__Work required__: Switch every "scene" to "photo" in the rows below and write them out again, leaving everything else unchanged. Leave the pictures out.

● ● ● ●

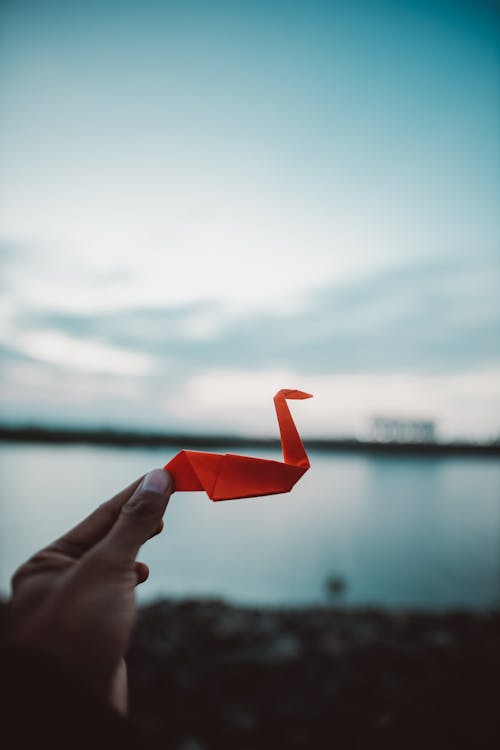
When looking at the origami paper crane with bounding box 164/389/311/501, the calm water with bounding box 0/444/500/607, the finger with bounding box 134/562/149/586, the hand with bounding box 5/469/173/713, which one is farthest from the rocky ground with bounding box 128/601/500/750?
the origami paper crane with bounding box 164/389/311/501

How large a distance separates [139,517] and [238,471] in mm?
524

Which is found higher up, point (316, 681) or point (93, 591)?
point (93, 591)

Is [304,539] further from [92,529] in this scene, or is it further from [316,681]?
[92,529]

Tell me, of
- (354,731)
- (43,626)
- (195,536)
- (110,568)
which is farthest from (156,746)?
(195,536)

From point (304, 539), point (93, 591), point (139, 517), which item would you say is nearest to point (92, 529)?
point (139, 517)

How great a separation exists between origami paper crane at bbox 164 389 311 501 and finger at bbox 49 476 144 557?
244 mm

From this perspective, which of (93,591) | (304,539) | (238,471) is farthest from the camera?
(304,539)

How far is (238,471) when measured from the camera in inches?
80.0

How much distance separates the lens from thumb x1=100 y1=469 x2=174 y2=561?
5.81 feet

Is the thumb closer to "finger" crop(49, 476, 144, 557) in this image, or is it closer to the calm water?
"finger" crop(49, 476, 144, 557)

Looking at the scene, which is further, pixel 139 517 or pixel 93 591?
pixel 139 517

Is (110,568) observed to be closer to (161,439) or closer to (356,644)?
(356,644)

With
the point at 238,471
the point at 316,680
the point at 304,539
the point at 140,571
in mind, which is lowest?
the point at 304,539

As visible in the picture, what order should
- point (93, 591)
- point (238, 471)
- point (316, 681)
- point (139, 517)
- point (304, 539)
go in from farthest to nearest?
point (304, 539) < point (316, 681) < point (238, 471) < point (139, 517) < point (93, 591)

● ● ● ●

__Output below__:
When looking at the origami paper crane with bounding box 164/389/311/501, the calm water with bounding box 0/444/500/607, the finger with bounding box 134/562/149/586, the hand with bounding box 5/469/173/713, which one is farthest from the rocky ground with bounding box 128/601/500/750?
the origami paper crane with bounding box 164/389/311/501

How large a distance separates [139,517] and [238,471] in mm?
524

Which is found higher up, point (316, 681) or point (93, 591)?
point (93, 591)

Is [304,539] further from [92,529] in this photo, or is it further from [316,681]?
[92,529]

Tell me, of
- (354,731)
- (43,626)
- (195,536)
- (110,568)
which is farthest from (156,746)?
(195,536)

From point (304, 539), point (93, 591), point (139, 517), which item would you say is nearest to point (92, 529)?
point (139, 517)

How great a separation exists between origami paper crane at bbox 164 389 311 501 and finger at bbox 49 476 144 557?
244 mm

From this perspective, which of (93,591) | (304,539) | (238,471) is farthest from the camera?
(304,539)

How far is (238,471) when measured from the camera in inches?
80.0

How much distance separates the lens from thumb x1=100 y1=469 x2=174 y2=561?
5.81 feet

Is the thumb closer to "finger" crop(49, 476, 144, 557) in this image, or is it closer to the calm water?
"finger" crop(49, 476, 144, 557)

Looking at the photo, which is further, pixel 139 517 or pixel 93 591?
pixel 139 517

Is (110,568) observed to be closer to (161,439) or closer to (356,644)?
(356,644)

With
the point at 238,471
the point at 316,680
the point at 304,539
the point at 140,571
in mind, which is lowest?
the point at 304,539

As visible in the picture, what order should
- point (93, 591)
- point (238, 471)
- point (316, 681)
- point (139, 517)
- point (304, 539)
go in from farthest to nearest?
point (304, 539) < point (316, 681) < point (238, 471) < point (139, 517) < point (93, 591)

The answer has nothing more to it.